── Data supplied ──
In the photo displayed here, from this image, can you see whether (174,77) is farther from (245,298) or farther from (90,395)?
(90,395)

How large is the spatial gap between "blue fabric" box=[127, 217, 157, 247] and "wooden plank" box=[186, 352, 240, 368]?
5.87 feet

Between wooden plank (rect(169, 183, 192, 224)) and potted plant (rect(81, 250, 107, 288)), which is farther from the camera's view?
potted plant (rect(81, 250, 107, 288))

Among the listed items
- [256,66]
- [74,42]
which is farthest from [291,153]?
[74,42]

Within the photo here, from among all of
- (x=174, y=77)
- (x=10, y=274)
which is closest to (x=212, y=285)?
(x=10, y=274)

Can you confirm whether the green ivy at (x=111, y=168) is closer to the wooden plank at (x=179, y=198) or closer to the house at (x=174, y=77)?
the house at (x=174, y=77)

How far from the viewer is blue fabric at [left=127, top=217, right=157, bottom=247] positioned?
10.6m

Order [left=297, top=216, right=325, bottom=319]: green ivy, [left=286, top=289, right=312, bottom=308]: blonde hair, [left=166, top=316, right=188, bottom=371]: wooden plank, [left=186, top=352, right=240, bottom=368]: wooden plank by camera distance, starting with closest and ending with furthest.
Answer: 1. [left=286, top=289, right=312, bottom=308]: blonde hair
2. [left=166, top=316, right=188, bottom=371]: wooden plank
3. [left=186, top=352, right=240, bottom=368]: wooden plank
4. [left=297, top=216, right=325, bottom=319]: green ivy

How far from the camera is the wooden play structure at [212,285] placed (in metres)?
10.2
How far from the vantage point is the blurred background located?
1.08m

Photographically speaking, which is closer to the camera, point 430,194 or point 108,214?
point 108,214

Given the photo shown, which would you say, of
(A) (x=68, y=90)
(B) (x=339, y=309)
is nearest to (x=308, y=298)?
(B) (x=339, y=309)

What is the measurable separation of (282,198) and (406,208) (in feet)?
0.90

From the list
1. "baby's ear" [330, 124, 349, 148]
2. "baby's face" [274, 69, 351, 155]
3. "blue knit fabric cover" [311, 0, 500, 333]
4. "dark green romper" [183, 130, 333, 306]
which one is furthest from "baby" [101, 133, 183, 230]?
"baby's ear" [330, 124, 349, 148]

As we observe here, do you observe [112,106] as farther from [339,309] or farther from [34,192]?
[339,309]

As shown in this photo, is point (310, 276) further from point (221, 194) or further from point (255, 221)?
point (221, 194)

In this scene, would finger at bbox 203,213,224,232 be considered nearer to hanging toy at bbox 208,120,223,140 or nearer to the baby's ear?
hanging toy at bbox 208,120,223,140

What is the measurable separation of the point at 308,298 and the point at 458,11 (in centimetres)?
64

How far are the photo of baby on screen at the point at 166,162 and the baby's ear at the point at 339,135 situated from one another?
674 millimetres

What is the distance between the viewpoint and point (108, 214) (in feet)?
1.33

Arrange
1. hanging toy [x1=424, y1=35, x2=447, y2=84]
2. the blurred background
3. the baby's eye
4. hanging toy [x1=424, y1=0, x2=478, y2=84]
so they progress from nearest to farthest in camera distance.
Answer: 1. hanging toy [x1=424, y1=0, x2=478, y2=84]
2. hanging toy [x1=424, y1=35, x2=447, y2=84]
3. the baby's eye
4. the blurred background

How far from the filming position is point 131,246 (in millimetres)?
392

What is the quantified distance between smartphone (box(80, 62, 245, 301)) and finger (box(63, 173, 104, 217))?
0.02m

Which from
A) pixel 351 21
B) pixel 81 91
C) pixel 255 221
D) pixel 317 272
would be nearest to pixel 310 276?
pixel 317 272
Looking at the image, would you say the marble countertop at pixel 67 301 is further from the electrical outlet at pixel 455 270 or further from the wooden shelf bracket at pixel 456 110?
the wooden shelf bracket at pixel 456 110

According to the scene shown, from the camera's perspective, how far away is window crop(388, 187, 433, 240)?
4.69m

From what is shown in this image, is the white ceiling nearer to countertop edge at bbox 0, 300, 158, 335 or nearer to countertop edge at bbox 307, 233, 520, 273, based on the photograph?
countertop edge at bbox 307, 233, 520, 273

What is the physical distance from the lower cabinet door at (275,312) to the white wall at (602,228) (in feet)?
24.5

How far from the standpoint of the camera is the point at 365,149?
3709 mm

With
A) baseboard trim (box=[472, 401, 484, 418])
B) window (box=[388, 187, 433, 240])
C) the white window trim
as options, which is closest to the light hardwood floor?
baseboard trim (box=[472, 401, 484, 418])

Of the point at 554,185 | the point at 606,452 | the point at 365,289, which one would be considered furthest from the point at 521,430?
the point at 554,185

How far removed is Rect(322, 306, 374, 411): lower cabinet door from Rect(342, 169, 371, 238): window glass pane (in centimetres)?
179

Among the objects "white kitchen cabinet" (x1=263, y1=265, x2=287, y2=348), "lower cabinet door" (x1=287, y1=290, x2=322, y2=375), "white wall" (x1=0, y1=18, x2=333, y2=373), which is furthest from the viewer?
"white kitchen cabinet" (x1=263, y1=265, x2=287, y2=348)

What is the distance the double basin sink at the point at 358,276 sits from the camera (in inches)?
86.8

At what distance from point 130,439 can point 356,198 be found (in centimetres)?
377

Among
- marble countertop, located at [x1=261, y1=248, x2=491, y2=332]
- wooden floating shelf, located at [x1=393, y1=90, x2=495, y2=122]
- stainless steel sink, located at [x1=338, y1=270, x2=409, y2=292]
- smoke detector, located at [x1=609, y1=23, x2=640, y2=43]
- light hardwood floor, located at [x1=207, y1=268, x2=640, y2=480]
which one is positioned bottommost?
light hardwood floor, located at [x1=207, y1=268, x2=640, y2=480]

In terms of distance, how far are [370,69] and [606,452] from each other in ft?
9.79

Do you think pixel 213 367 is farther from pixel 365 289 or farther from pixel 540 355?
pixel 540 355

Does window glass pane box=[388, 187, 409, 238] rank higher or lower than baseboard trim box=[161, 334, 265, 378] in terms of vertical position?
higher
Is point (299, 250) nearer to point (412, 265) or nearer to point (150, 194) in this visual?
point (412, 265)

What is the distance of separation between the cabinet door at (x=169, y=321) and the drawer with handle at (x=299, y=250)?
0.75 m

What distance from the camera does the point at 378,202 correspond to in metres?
───
## What the task asks
Reproduce verbatim the part of the data that opens with the line containing "In terms of distance, how" and runs through the end of the data, including both ends.

## Result of this task
In terms of distance, how far are [370,69] and [606,452] from each other in ft?
9.79

Do you think pixel 213 367 is farther from pixel 365 289 or farther from pixel 540 355?
pixel 540 355

Does window glass pane box=[388, 187, 409, 238] rank higher or lower than baseboard trim box=[161, 334, 265, 378] in terms of vertical position?
higher
Is point (299, 250) nearer to point (412, 265) or nearer to point (150, 194) in this visual?
point (412, 265)

What is the distance of separation between the cabinet door at (x=169, y=321) and the drawer with handle at (x=299, y=250)?
0.75 m

What distance from the camera does the point at 378,202 correspond to in metres?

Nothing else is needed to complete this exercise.